Saving data to pickle file...
Data cached in pickle file.



# Checkpoint

All your progress is now saved to the pickle file. If you need to leave and comeback to this lab, you no longer have to start from the beginning. Just run the code block below and it will load all the data and modules required to proceed.



In [8]:

%matplotlib inline

# Load the modules
import pickle
import math

import numpy as np
import tensorflow as tf
from tqdm import tqdm
import matplotlib.pyplot as plt

# Reload the data
pickle_file = 'notMNIST.pickle'
with open(pickle_file, 'rb') as f:
train_features = pickle_data['train_dataset']
train_labels = pickle_data['train_labels']
valid_features = pickle_data['valid_dataset']
valid_labels = pickle_data['valid_labels']
test_features = pickle_data['test_dataset']
test_labels = pickle_data['test_labels']
del pickle_data  # Free up memory

print('Data and modules loaded.')




Data and modules loaded.



## Problem 2

Now it's time to build a simple neural network using TensorFlow. Here, your network will be just an input layer and an output layer.
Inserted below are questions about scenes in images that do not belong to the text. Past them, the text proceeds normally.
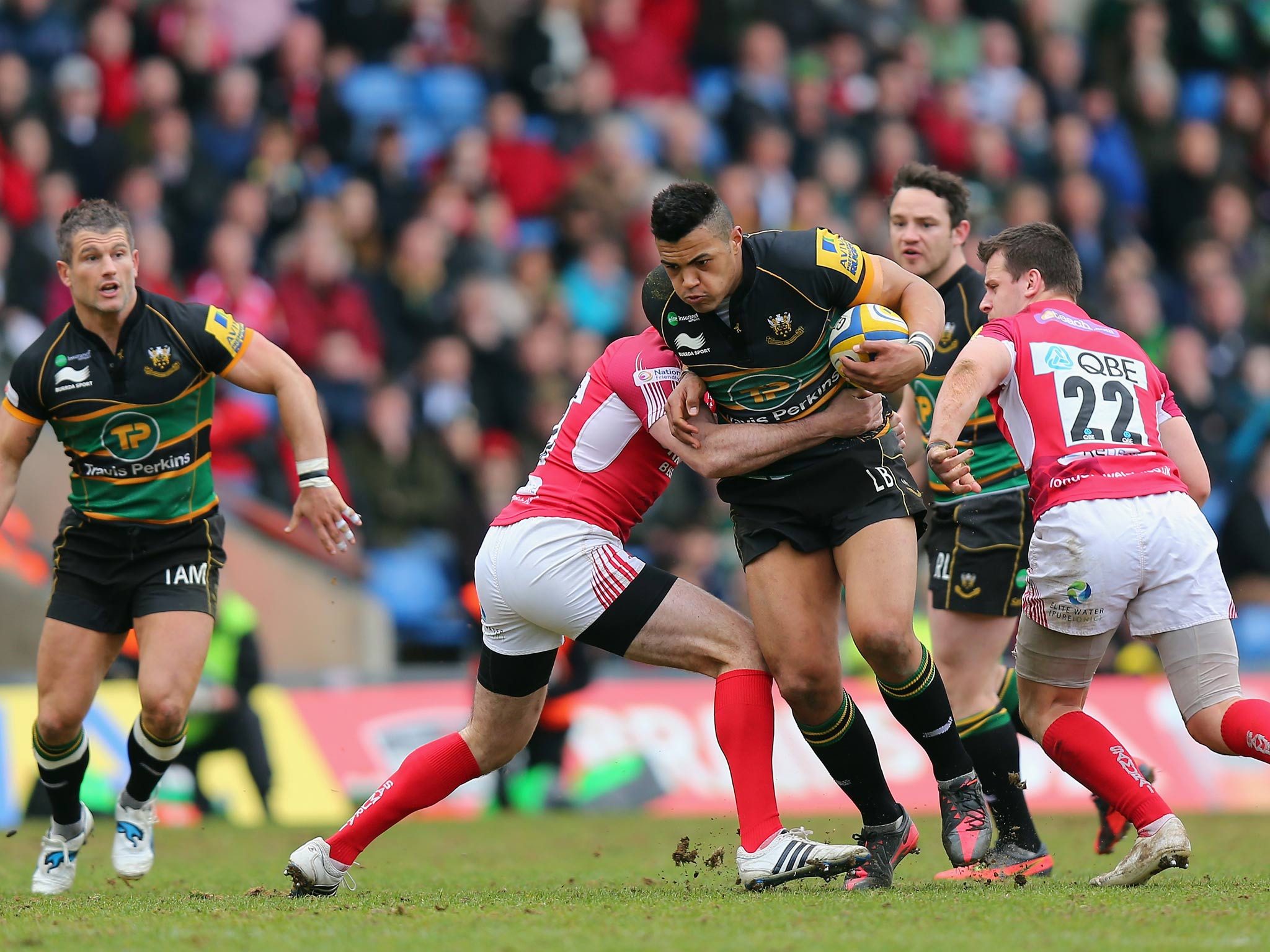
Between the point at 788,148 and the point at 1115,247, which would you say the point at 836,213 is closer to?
the point at 788,148

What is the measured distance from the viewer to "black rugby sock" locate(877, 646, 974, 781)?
6449mm

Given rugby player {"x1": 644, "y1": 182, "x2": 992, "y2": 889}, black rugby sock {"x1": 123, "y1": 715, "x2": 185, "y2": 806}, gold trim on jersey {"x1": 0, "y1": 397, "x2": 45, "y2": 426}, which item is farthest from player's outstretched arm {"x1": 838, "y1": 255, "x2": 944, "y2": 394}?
gold trim on jersey {"x1": 0, "y1": 397, "x2": 45, "y2": 426}

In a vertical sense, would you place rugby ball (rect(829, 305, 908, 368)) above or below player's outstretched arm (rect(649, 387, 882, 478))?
above

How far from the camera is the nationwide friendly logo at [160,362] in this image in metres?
7.41

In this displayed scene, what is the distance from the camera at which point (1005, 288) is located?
681 cm

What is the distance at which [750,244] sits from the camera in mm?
6562

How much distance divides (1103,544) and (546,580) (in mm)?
2096

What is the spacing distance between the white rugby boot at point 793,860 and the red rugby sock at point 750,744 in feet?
0.16

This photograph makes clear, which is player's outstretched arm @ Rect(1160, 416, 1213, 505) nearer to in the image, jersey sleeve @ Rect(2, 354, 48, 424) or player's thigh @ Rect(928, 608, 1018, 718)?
player's thigh @ Rect(928, 608, 1018, 718)

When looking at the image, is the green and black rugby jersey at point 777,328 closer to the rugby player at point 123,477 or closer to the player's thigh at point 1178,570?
the player's thigh at point 1178,570

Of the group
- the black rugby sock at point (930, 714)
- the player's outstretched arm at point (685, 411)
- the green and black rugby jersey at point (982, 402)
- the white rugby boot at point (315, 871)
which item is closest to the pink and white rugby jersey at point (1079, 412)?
the black rugby sock at point (930, 714)

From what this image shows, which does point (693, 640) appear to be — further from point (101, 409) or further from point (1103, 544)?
point (101, 409)

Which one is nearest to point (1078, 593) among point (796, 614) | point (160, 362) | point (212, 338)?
point (796, 614)

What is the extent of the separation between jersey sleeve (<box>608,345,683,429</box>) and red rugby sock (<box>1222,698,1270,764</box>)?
2410mm
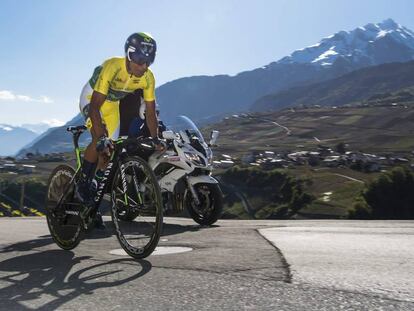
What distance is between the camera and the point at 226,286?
3.41m

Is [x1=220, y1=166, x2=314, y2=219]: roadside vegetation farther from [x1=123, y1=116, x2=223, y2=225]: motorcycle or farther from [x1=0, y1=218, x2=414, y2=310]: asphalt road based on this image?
[x1=0, y1=218, x2=414, y2=310]: asphalt road

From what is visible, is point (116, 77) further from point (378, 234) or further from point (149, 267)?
point (378, 234)

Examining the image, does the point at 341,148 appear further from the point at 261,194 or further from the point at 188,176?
the point at 188,176

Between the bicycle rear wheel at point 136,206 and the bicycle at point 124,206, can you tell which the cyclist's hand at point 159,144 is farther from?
the bicycle rear wheel at point 136,206

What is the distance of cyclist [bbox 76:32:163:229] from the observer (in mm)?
5443

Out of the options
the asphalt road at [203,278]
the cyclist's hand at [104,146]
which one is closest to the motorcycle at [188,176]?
the asphalt road at [203,278]

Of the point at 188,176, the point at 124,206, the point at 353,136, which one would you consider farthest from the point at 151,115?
the point at 353,136

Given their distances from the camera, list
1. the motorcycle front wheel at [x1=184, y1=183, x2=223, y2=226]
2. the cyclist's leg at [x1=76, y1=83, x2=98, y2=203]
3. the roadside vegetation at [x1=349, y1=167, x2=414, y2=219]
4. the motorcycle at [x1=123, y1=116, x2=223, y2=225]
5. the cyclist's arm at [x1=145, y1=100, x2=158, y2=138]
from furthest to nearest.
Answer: the roadside vegetation at [x1=349, y1=167, x2=414, y2=219], the motorcycle front wheel at [x1=184, y1=183, x2=223, y2=226], the motorcycle at [x1=123, y1=116, x2=223, y2=225], the cyclist's arm at [x1=145, y1=100, x2=158, y2=138], the cyclist's leg at [x1=76, y1=83, x2=98, y2=203]

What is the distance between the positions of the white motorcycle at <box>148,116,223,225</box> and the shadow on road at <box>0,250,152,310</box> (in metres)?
Answer: 3.08

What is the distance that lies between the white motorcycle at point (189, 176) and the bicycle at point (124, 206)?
7.42 feet

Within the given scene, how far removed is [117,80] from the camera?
5.98 meters

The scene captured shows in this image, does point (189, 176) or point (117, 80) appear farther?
point (189, 176)

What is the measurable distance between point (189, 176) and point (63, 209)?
2.87m

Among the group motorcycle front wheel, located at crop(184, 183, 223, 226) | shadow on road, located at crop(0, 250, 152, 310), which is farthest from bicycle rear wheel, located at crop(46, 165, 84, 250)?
motorcycle front wheel, located at crop(184, 183, 223, 226)
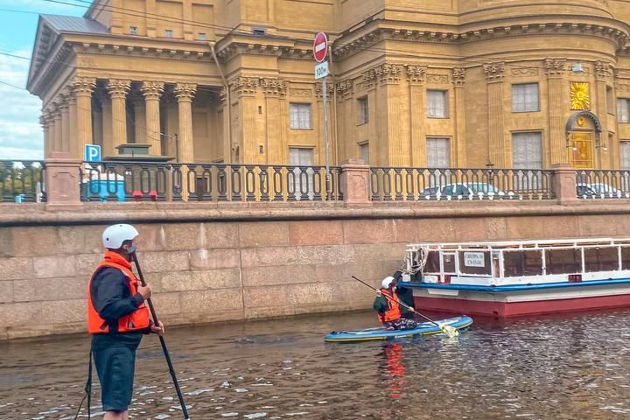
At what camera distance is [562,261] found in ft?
66.1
For the input here the images have been flattened into a vector of $28 \times 28 = 784$ features. Then, we're trying to predict the image digit so there are 10 output units, one for each label. Of course, feel free to add hidden layers if you want, but this notebook is built to guide you through a single layer network.

For the neural network to train on your data, you need the following float32 tensors:

• features
• Placeholder tensor for feature data (train_features/valid_features/test_features)
• labels
• Placeholder tensor for label data (train_labels/valid_labels/test_labels)
• weights
• biases

If you're having trouble solving problem 2, review "TensorFlow Linear Function" section of the class. If that doesn't help, the solution for this problem is available here.



In [9]:

# All the pixels in the image (28 * 28 = 784)
features_count = 784
# All the labels
labels_count = 10

# Problem 2 - Set the features and labels tensors
features = tf.placeholder(tf.float32)
labels = tf.placeholder(tf.float32)

# Problem 2 - Set the weights and biases tensors
weights = tf.Variable(tf.truncated_normal((features_count, labels_count)))
biases = tf.Variable(tf.zeros(labels_count))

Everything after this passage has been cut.